Subsidi Migas Jadi Target Mafia, Rakyat Bisa Kehilangan Hak atas Energi Murah

Bentrok pengamen ondel-ondel dan musisi ukulele di Koja, korban luka bacok, tiga remaja ditangkap polisi.

|
Editor: Glery Lazuardi
Tribunnews.com/Adiatmaputra Fajar
INAS NASRULLAH 
Ringkasan Berita:
  • Pengamat energi Inas Nasrullah Zubir menegaskan serangan sistematis terhadap sektor migas bukan sekadar isu teknis, melainkan ancaman langsung terhadap kedaulatan energi nasional. 
  • Ia menilai keluhan publik soal harga BBM mahal dan pasokan telat hanyalah pintu masuk agenda besar untuk membuka ruang bagi swasta dan asing menguasai distribusi BBM bersubsidi.
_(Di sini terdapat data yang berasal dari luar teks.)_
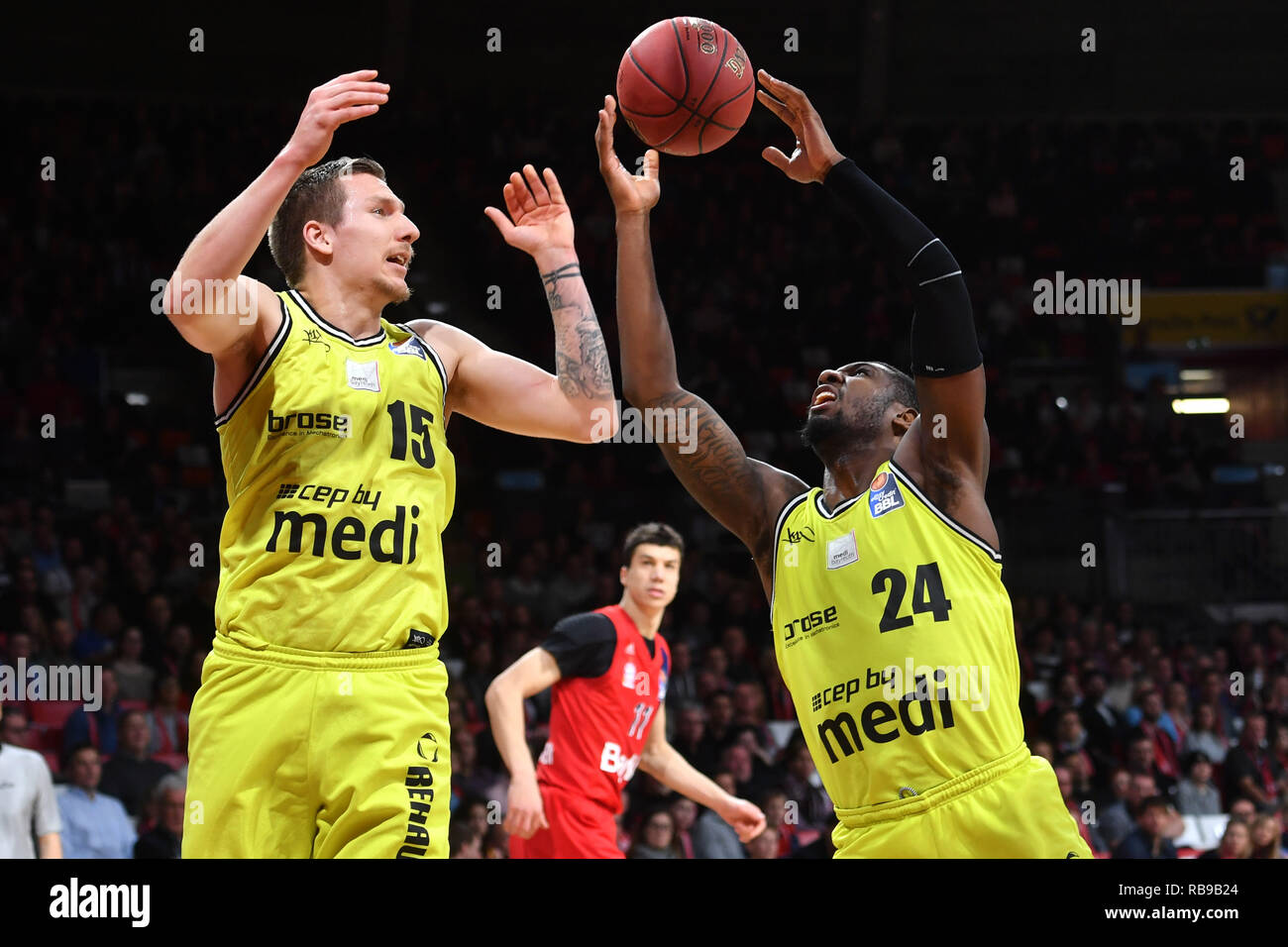v.li:Gregor HR) OVATH, De Mon BROOKS (both medi) in the fight for the ball, action. Basketball 1.Bundesliga/Bayern Munich-medi Bayreuth on 06/01/2019. © Sven Simon Photo Agency GmbH & Co. Press Photo KG # Prinzess-Luise-Str. 41 # 45479 M uelheim/Ruhr # Tel. 0208/9413250 # Fax. 0208/9413260 # GLS Bank # Bank Code 430 609 67 # Kto. 4030 025 100 # IBAN DE75 4306 0967 4030 0251 00 # BIC GENODEM1GLS # www.svensimon.net ## -video ## Basketball 1.Bundesliga/FC Bayern Munich-Telekom Baskets Bonn on 21.10.2018, AUDIDOM E. | usage worldwide - Stock Image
TRIBUNNEWS.COM - Pengamat energi Inas Nasrullah Zubir menegaskan bahwa gelombang serangan sistematis terhadap sektor migas bukan sekadar isu teknis, melainkan ancaman langsung terhadap kedaulatan energi nasional. 

Menurutnya, di balik keluhan publik terkait harga BBM mahal dan pasokan telat, terselip agenda besar untuk membuka pintu bagi swasta dan asing menguasai distribusi BBM bersubsidi.

“Jika skenario ini berhasil, subsidi yang menjadi hak rakyat akan berubah menjadi komoditas pasar. Harga di pompa melonjak, dan keuntungan triliunan rupiah mengalir ke kantong mafia migas,” ujar Inas, Kamis (20/11/2025).

Ia menyoroti bahwa Pertamina kini berada di bawah serangan sistematis dari kelompok mafia migas.

Setelah rentetan pengungkapan skandal besar oleh pemerintah, mulai dari kasus suap Patra Niaga hingga kaburnya Riza Chalid yang diduga menjadi ‘otak’ mafia migas, posisi Pertamina sebagai satu-satunya penyalur BBM bersubsidi dan penugasan (PSO) secara hukum tengah digoyang.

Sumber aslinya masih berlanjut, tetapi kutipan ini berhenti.